刚刚,CVPR 2025奖项出炉:牛津&Meta博士生王建元获最佳论文,谢赛宁摘年轻研究者奖
机器之心· 2025-06-13 15:45
Core Insights - The CVPR 2025 conference in Nashville, Tennessee, awarded five papers, including one best paper and four honorable mentions, along with one best student paper and one honorable mention for student papers [1][2]. Submission and Acceptance Statistics - This year, over 40,000 authors submitted 13,008 papers, marking a 13% increase from last year's 11,532 submissions.

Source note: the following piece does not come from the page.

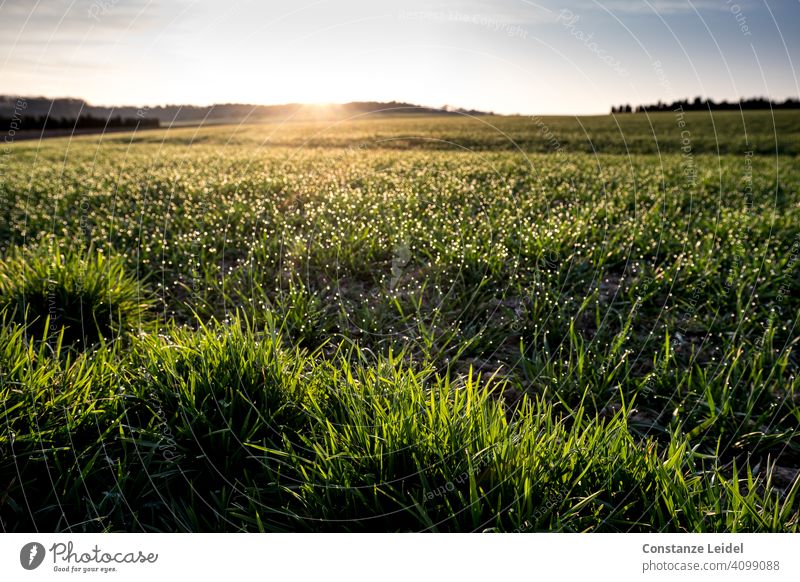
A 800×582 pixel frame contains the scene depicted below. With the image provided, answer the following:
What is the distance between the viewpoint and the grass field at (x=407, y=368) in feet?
7.43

A total of 2,872 papers were accepted, resulting in an overall acceptance rate of approximately 22.1%. Among the accepted papers, 96 were oral presentations (3.3%) and 387 were highlighted (13.7%) [3][5]. Conference Attendance - The conference attracted over 9,000 attendees from more than 70 countries and regions [7]. Paper Acceptance by Field - The image and video generation field had the highest number of accepted papers, while the highest acceptance rates were seen in 3D based on multi-view and sensor data, as well as single-image 3D [8]. Best Paper Award - The best paper, titled "VGGT: Visual Geometry Grounded Transformer," was presented by researchers from the University of Oxford and Meta AI. It introduced a universal 3D vision model based on a pure feedforward Transformer architecture, capable of inferring core geometric information from one or more images [13][14]. Notable Research Contributions - The best paper demonstrated significant performance improvements over traditional optimization methods and existing state-of-the-art models in various 3D tasks, achieving inference speeds in seconds without requiring post-processing optimization [17]. Best Student Paper - The best student paper, "Neural Inverse Rendering from Propagating Light," proposed a physics-based multi-view dynamic light propagation neural inverse rendering system, achieving state-of-the-art 3D reconstruction under strong indirect lighting conditions [53][55]. Awards and Recognitions - Two Young Researcher Awards were given to Hao Su and Saining Xie for their outstanding contributions to computer vision research [68][72]. The Longuet-Higgins Award was presented to two papers that have significantly influenced the field, including the Inception architecture and fully convolutional networks for semantic segmentation [75][78][80].